● The problem: Write out each record exactly as given, but do not include the pictures.
═════ Data listing ═════
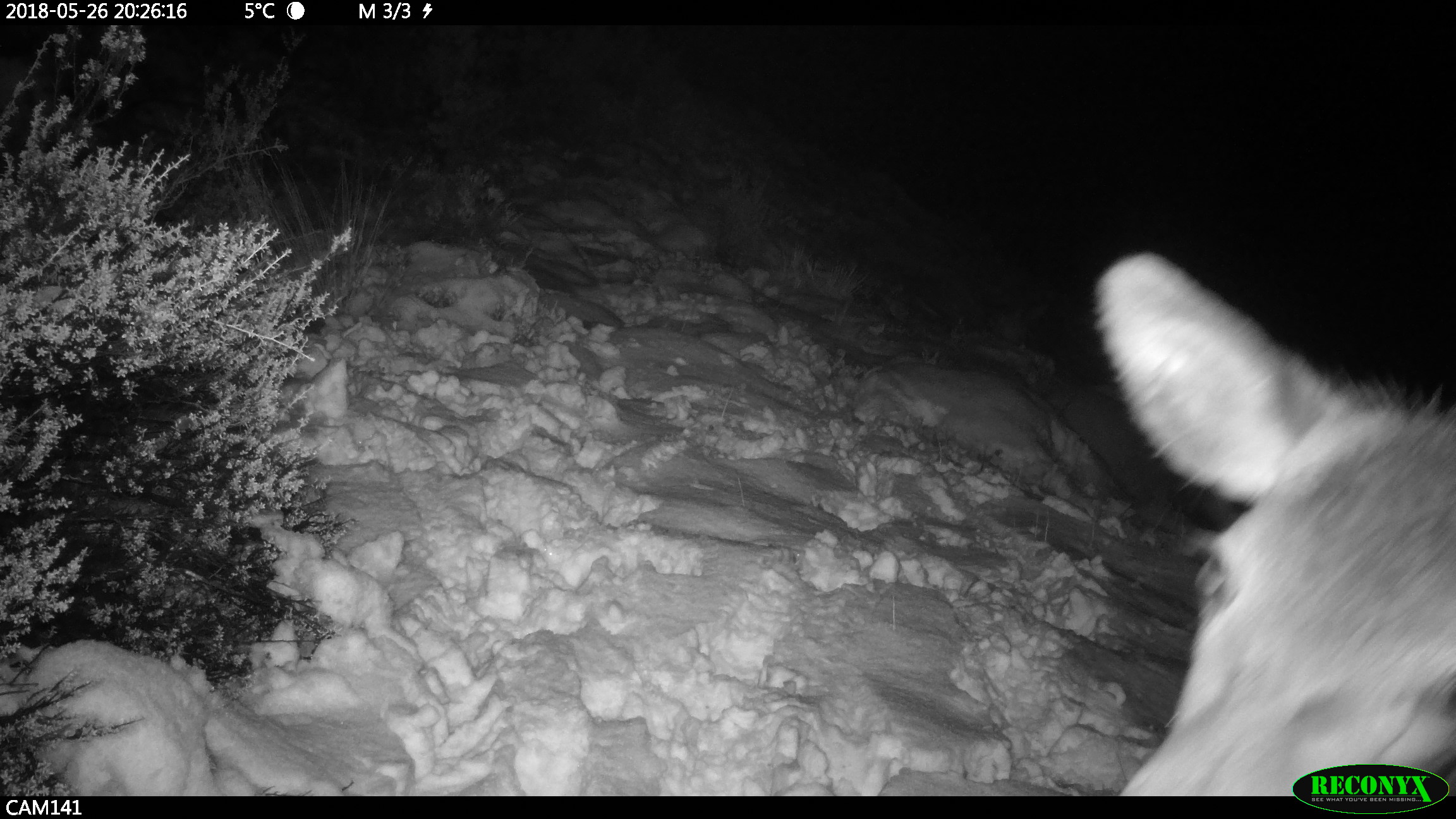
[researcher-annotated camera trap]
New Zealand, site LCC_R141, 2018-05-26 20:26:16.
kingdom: Animalia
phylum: Chordata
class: Mammalia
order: Artiodactyla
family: Cervidae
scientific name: Cervidae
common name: deer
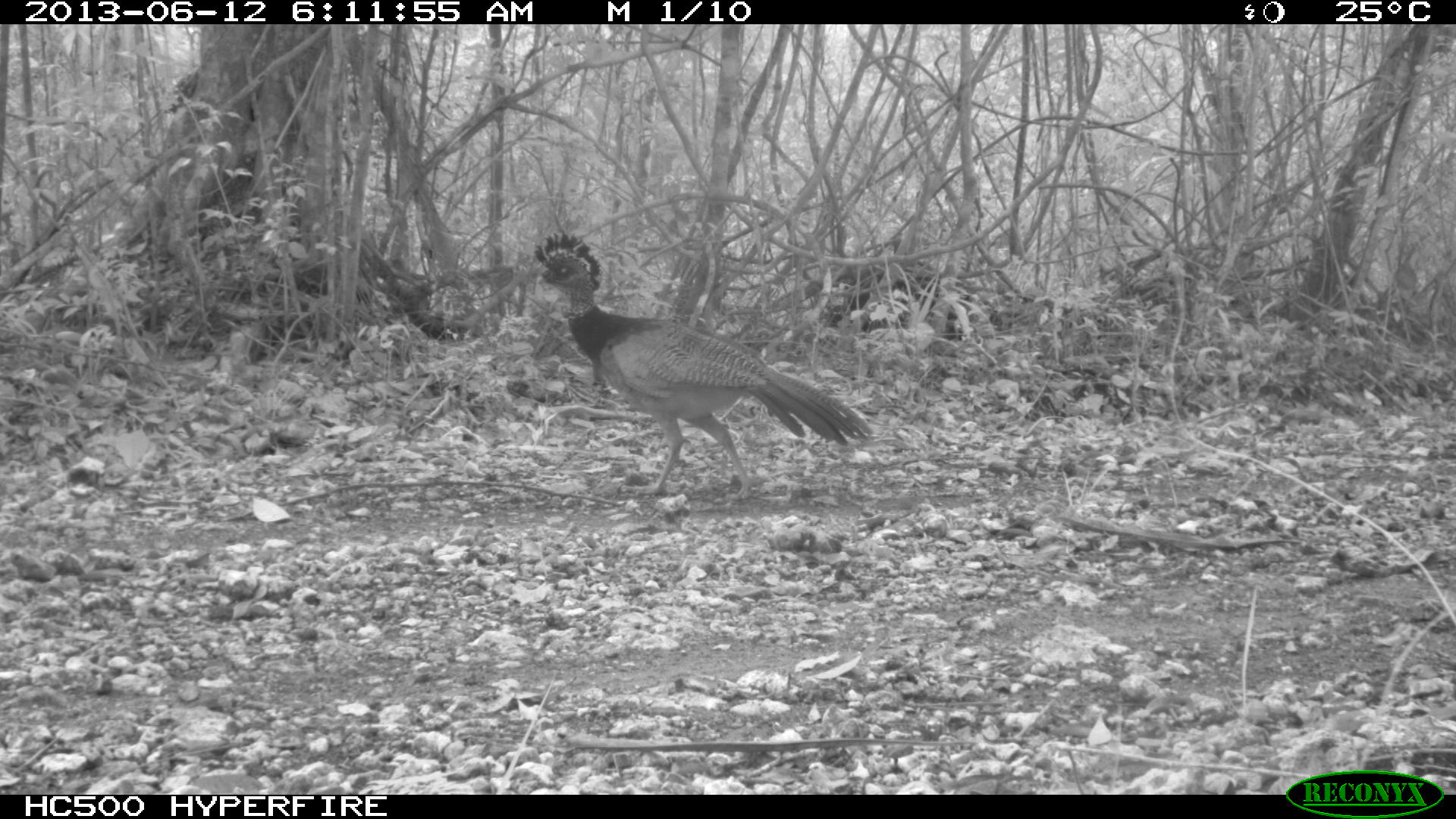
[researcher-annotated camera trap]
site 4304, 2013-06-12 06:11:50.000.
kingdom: Animalia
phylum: Chordata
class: Aves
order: Galliformes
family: Cracidae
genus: Crax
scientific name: Crax rubra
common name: great curassow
Crax rubra (great curassow), count 1, sex female.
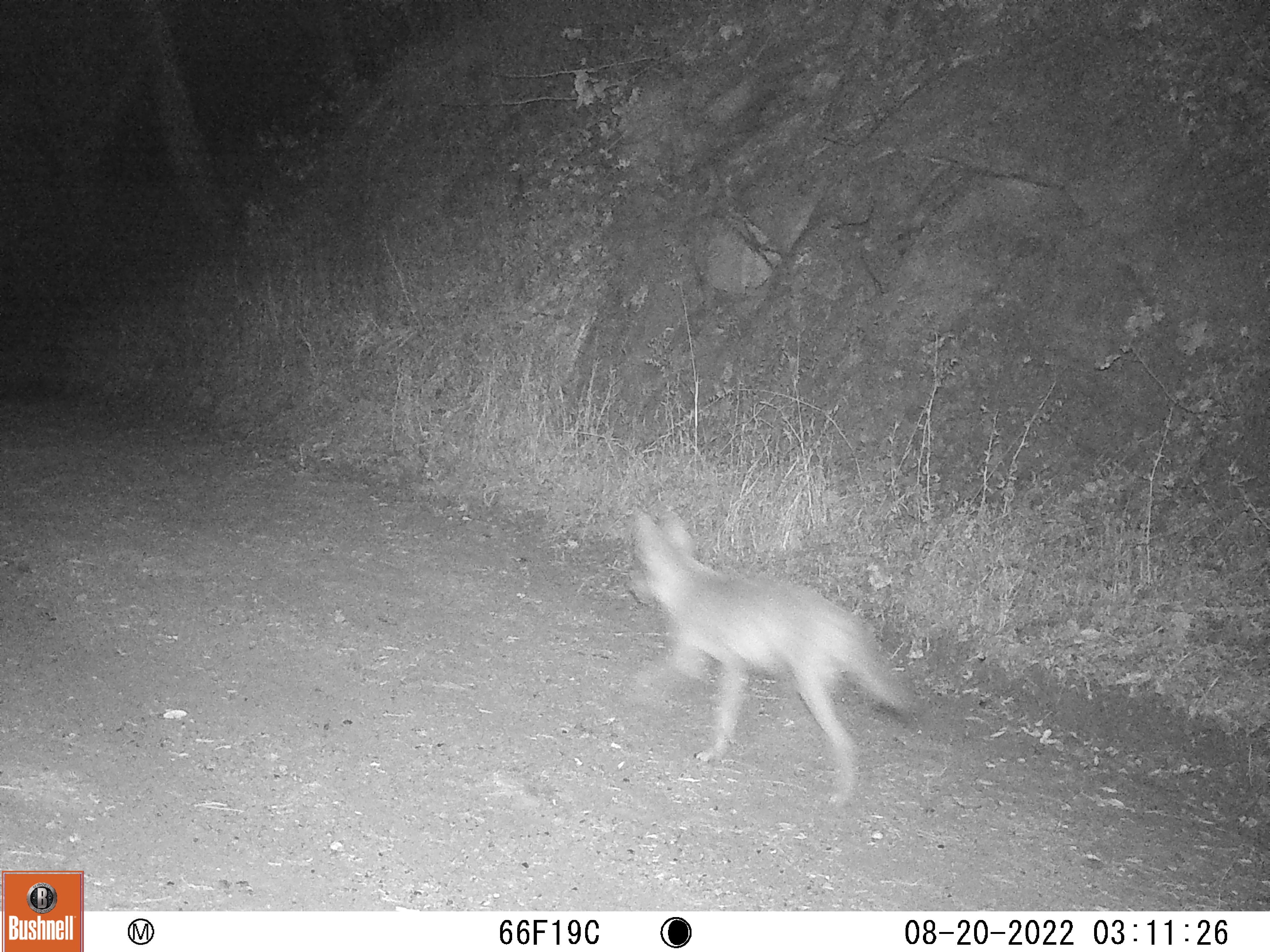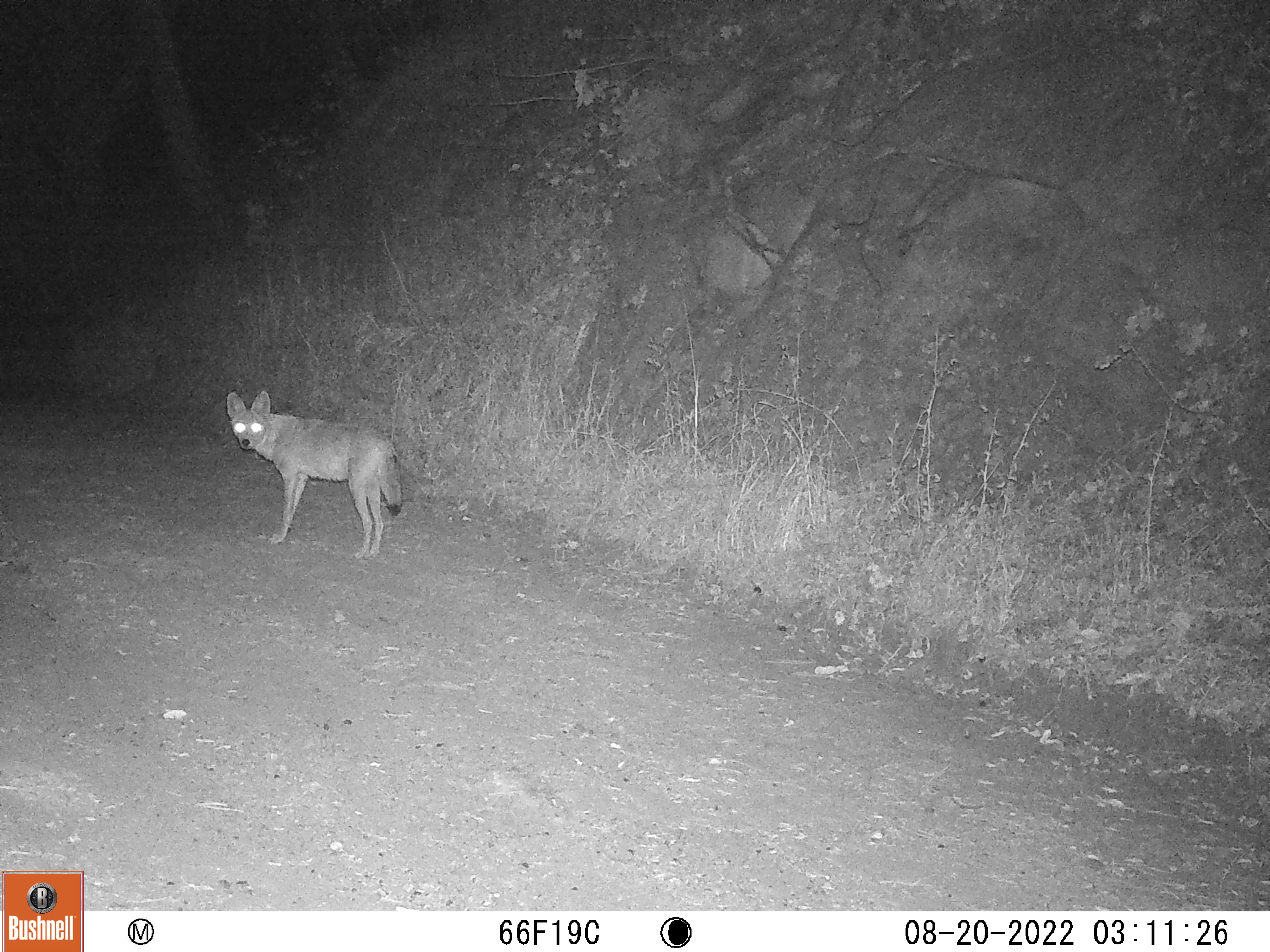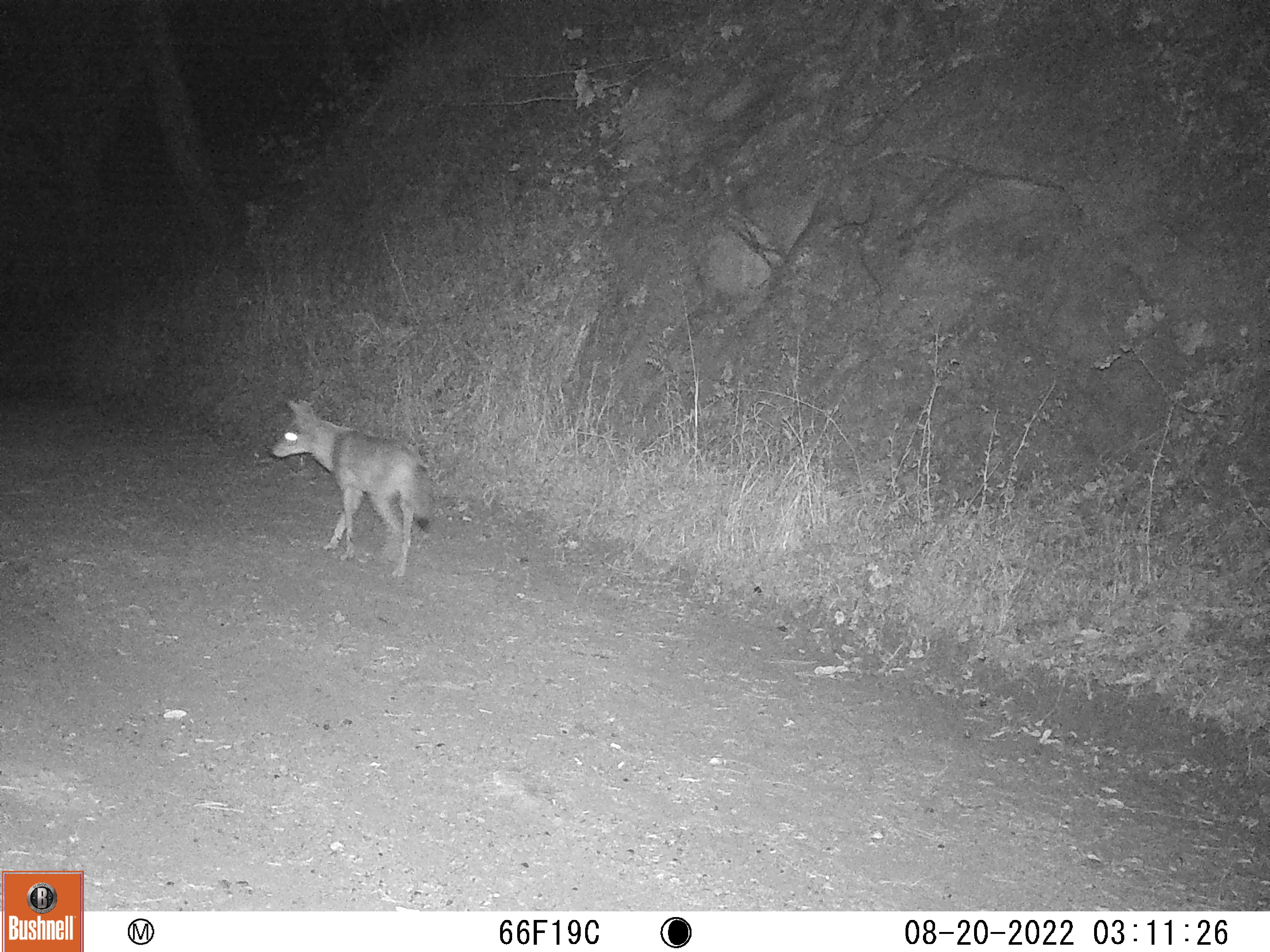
═════
● Result of this exercise:
[researcher-annotated camera trap]
New Zealand, site LCC_R141, 2018-05-26 20:26:16.
kingdom: Animalia
phylum: Chordata
class: Mammalia
order: Artiodactyla
family: Cervidae
scientific name: Cervidae
common name: deer
[researcher-annotated camera trap]
site 4304, 2013-06-12 06:11:50.000.
kingdom: Animalia
phylum: Chordata
class: Aves
order: Galliformes
family: Cracidae
genus: Crax
scientific name: Crax rubra
common name: great curassow
Crax rubra (great curassow), count 1, sex female.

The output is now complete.